Geoffrey-NiceSir Geoffrey Nice is one of the country’s most distinguished human rights lawyers. In addition to being a Bencher of Inner Temple, he is currently Gresham Professor of Law at Gresham College, London (a post which he will retain until 2015).

He was educated at Keble College, Oxford (Philosophy, Politics and Economics) and the College of Law, London. He was called to the Bar in 1971, and practised as a barrister until 1998 when he was recruited to the International Criminal Tribunal for the former Yugoslavia – ICTY – by Justice Louise Arbour (later UN High Commissioner for Human Rights).
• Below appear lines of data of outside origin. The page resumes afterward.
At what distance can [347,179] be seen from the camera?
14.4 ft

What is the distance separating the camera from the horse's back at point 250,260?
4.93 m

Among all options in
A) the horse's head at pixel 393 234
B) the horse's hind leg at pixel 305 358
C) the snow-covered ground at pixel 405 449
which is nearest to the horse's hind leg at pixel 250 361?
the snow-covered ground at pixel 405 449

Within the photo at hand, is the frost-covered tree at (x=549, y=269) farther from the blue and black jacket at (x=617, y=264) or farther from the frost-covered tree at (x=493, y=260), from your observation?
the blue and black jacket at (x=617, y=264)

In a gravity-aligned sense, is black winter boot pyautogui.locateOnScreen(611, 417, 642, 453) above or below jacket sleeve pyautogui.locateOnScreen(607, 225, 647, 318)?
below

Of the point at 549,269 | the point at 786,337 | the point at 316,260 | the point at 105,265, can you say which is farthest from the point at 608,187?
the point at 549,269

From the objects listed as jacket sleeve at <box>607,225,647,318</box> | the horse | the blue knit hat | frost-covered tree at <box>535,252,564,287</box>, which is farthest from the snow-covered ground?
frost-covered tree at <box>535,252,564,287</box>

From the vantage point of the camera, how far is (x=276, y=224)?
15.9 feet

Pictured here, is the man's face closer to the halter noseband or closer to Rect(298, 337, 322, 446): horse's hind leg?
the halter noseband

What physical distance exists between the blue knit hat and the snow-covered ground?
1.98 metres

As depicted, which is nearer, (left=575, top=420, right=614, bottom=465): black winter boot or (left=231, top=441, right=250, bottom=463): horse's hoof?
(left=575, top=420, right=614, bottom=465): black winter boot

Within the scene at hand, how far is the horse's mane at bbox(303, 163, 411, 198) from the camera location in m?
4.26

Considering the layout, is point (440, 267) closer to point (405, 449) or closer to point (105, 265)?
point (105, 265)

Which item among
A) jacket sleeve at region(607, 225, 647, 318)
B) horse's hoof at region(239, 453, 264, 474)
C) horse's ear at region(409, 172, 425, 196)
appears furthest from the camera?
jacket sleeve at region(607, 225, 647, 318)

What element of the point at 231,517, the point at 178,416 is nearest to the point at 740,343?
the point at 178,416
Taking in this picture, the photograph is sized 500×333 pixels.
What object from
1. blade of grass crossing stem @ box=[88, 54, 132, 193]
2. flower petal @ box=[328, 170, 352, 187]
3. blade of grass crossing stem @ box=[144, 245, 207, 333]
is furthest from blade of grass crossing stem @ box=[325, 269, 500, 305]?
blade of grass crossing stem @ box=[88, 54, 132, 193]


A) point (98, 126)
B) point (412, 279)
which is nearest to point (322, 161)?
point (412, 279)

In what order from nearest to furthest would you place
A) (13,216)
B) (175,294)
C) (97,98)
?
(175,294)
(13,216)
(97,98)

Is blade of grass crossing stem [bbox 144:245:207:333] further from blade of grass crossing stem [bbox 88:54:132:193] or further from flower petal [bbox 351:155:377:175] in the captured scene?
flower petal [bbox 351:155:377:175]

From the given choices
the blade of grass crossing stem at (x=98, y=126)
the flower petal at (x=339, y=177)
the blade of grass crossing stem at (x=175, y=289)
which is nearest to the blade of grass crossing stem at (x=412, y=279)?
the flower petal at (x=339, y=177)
He prosecuted a number of cases relating to genocide, and in November 2001 undertook the prosecution of Slobodan Milošević until the end of that trial in 2006.

He serves as a Recorder (Civil, Criminal, Family cases), 1984 to date (sitting at Old Bailey since 1995); served as a Member of the Criminal Injuries Compensation Board (making awards of compensation for victims of crimes) 1995 – 2001; Deputy Chairman (the senior professional member) of the Bar Standards Board (regulatory body of the Bar of England and Wales) 2009 – 2012; served as a Board Member of Indict (an NGO for gathering evidence for the indictment of Saddam Hussein); a Board Member of the ‘Burma Justice Committee’, 2007 to date; a Commissioner of the Harvard Report into Burma, with Justice Richard Goldstone (South Africa) and Justice Patricia M. Wald (United States); Advisory Board Member of ‘Prisoners of Conscience’; Patron (and occasional lecturer) at the University of Kent at Canterbury; he is also actively involved in raising awareness of humanitarian crimes committed in North Korea, and has argued for an official UN Commission of Inquiry. Since the establishment of that enquiry in 2013, he has served as an adviser to the Commission.

He was appointed Honorary Doctor of Laws, University of Kent, 2005; and knighted in 2007 for services to International Criminal Justice.